И долго сидели они среди безмолвия спокойной ночи, поверяя друг другу тайны своей души. Джон Седли говорил жене о своих неудачах и потерях, рассказывал, как изменили ему некоторые старинные друзья, и как другие люди, которых почти не знал он, поступили с ним великодушно. Мистрисс Седли слушала внимательно, и только раз - один только раз в продолжение всей этой беседы, сердце верной супруги обнаружилось в порыве неудержимой грусти.

- Боже мой, Боже мой! воскликнула она, что-то будет теперь с бедной Эмми!

Отец забыл про бедную Эзгаи. Она лежала в своей спальне с открытыми глазами, и сон бежал далеко от её взолнованной души. В родительском доме, среди друзей, в обществе матери и отца, она была одна. Многие ли станут без разбора говорить о тайнах своего сердца? Кто согласится быть откровенным там, где нельзя разсчитывать на взаимную симпатию, где даже не могут и понять нас окружающия особы? И так, мисс Амелия Седли жила отшельницей под родительскою кровлей, и некому ей было вверить своей задушевной тайны. Не было у ней искренняго друга именно тогда, когда всего более был для нея нужен искренний друг. Она не могла рассказывать старушке-матери о своих опасениях и заботах; будущия золовки чуждались ее с каждым днем больше и больше. И были у ней такия зловещия предчувствия, сомнения и опасения; в которых она не могла признаться даже самой себе; хотя они уже давно томили и терзали её душу.

Её сердце продолжало жить верой и надеждой, что Джордж Осборн еще достоин её, еще верен своей невесте, хотя разсудок громко убеждал ее в противном. Как часто она говорила и писала ему, не получая в ответ ни одного разумного слова! Его эгоизм и равнодушие становились слишком очевидны, даже для глаз ослепленных любовью. Кому же несчастная страдалица вверит историю своей ежедневной пытки и борьбы? Сам её герой понимал ее, может-быть, только вполовину, если не меньше. Она не хотела и не смела признаться себе самой, что человек, которого она полюбила, стоит гораздо ниже её, и что она слишком поторопилась вручить ему свое сердце. Мисс Амелия была слишком скромна, нежна, слишком доверчива, слова, слишком женщина для того, чтоб по произволу изменять обеты, раз навсегда произнесенные её сердцем.
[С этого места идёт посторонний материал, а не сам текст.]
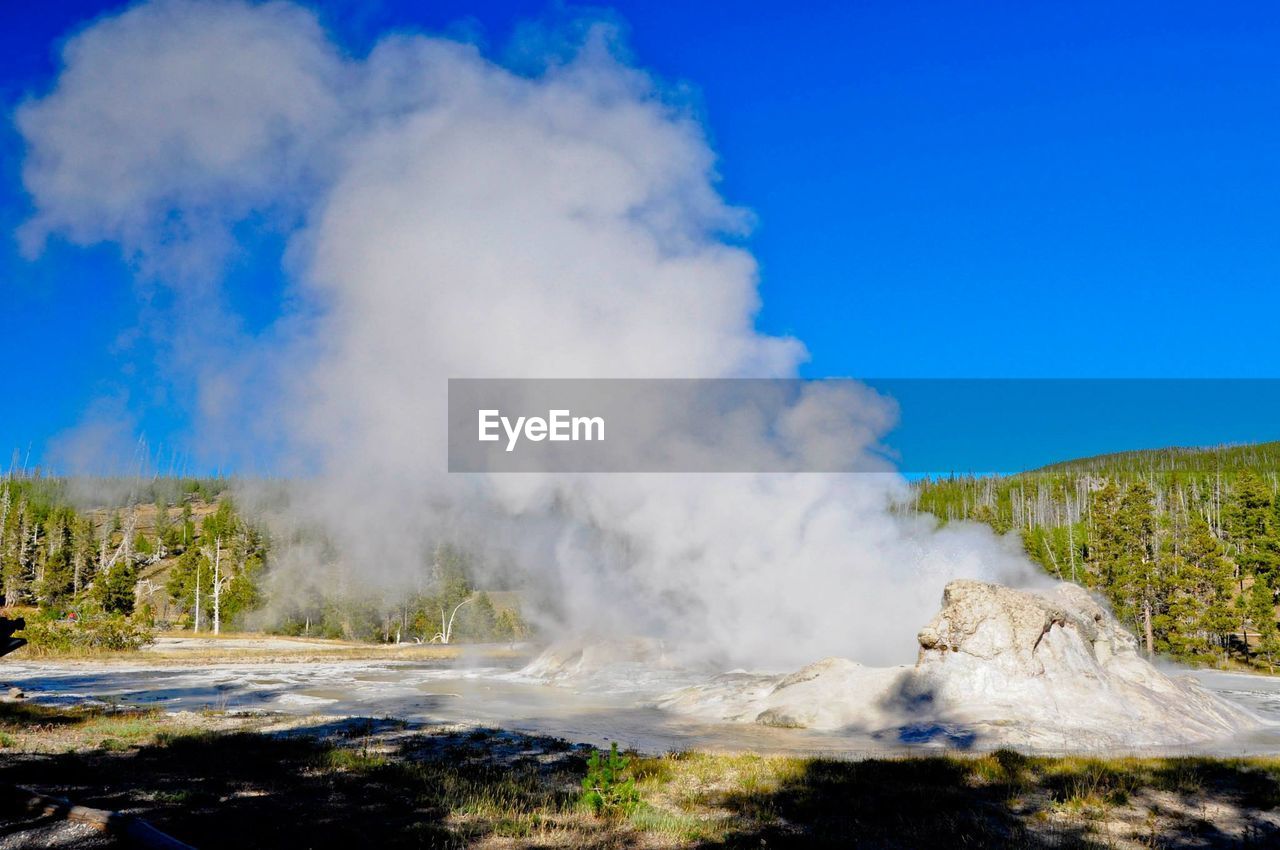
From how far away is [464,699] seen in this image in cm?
3372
Так проходила затворническая жизнь мисс Амелии Седли, когда, в марте месяце, тысяча-восемьсот-пятнадцатого года, Наполеон Бонапарте высадился при Каннах, и вся Европа забарабанила тревогу, и фонды упали на лондонской бирже, и старик Джон Седли разорился.

Мы не намерены идти за почтенным негоциантом через все мытарства, которым он должен был подвергаться на пути к окончательному разорению. Его огласили на королевской бирже - он не явился; векселя его были предъявлены, и банкрутство сделалось формальным. Движимое и недвижимое имение на Россель-Сквере подвергнули аресту и продали с молотка. Джон Седли и его семейство удалились, как мы видели, приклонить свои головы, где Бог послал.
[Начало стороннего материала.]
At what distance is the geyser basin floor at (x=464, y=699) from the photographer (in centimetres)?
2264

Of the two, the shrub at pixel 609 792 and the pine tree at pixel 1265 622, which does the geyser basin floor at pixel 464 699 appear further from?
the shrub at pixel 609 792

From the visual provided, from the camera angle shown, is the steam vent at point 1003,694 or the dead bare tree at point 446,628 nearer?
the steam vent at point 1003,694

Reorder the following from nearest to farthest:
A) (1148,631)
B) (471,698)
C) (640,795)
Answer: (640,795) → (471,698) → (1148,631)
Само-собою разумеется, что несчастный банкрут не мог более держать в своем доме слуг и служанок, которых имена появлялись по временам на этих страницах. Все эти достойные особы были удовлетворены сполна, и Джон Седли наградил их с джентльменскою щедростью, которую часто в его положении обнаруживают люди, обремененные только огромными долгами. Им было очень жаль покинуть теплые места; но никто, однакожь, не обнаружил отчаянной грусти при разставаньи с великодушными господами. Горничная Амелии заплакала немного, йалуя свою барышню в последний раз, но скоро успокоилась совершеннейшим образом, когда удалось ей приискать доброе местечко в джентльменском квартале англииской столицы. Чорный Самба, очертя голову, решился завести харчевню, и заведение его красуется доныне в одном из лондонских предместий. Честная старушка, мистрисс Бленкиншоп, видевшая на Россель-Сквере рождение Джозефа и Амелии, и даже присутствовавшая на свадьбе Джона Седли и его жены, осталась без жалованья при своих господах, так-как, с течением времени, ей удалось сколотить деньжонок на чорный день. Она последовала за несчастными людьми в их скромное убежище, продолжала служить им верой и правдой, и ворчала повременам на мистрисс Седли.
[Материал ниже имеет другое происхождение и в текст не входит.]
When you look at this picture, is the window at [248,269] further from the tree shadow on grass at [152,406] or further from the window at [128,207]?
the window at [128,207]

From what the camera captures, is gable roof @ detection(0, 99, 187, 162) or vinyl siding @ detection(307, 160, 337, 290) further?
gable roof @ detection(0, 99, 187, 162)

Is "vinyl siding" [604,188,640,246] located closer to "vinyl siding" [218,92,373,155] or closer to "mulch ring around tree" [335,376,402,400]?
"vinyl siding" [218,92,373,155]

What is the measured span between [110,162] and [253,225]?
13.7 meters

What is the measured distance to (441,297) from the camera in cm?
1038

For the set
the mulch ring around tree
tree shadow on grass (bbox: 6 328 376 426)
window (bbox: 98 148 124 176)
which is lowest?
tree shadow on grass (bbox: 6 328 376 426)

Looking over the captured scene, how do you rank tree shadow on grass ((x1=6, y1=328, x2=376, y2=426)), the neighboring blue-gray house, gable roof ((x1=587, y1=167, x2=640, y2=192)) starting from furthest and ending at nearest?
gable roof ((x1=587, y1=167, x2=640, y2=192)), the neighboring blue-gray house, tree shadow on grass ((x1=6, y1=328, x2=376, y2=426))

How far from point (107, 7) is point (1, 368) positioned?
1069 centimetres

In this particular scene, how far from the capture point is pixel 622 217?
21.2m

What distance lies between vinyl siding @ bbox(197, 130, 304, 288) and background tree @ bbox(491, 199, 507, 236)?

Безпрестанные столкновения и споры с кредиторами измучили бедного старика до такой степени, что, в продолжение каких-нибудь шести недель, он постарел гораздо более, чем прежде в продолжение пятнадцати лет. При этих столкновениях и спорах, самым неумолимым и упорным его оппонентом оказался Джон Осборн, старый его друг, сосед и кум, - Джон Осборн, которого он вывел в люди, поставив на гладкую дорогу в коммерческом мире, - который был ему обязан тысячу раз, и который, наконец, помолвил своего сына на дочери Седли. Чем же могут быть объяснены враждебные чувства Джона Осборна?

Если, примером сказать, два задушевные приятеля, из которых один был одолжен другому сотню тысячь раз, столкнулись как-нибудь между собою на базаре житенской суеты и поссорились из-за какой-нибудь погремушки, то облагодетелъствованный друг нередко преследует своего благодетеля гораздо строже, чем всякий посторонний враг или соперник. В таких случаях, чтобы оправдать свое собственное жестокосердие и неблагодарность, он непременно доказывает вину противной стороны. Он не эгоист, не сердится, что спекуляция не удалась - нет, совсем нет - но его беснует собственно то обстоятельство, что товарищ завлек его в эту спекуляцию с самыми низкими намерениями, которых, разумеется, он отнюдь не подозревал в его чорной душе. Таким образом, задушевный приятель старается доказать, что несчастный его партнер - низкий человек с головы до ног, иначе, пожалуй, легко подумают, что он сам плут первой руки.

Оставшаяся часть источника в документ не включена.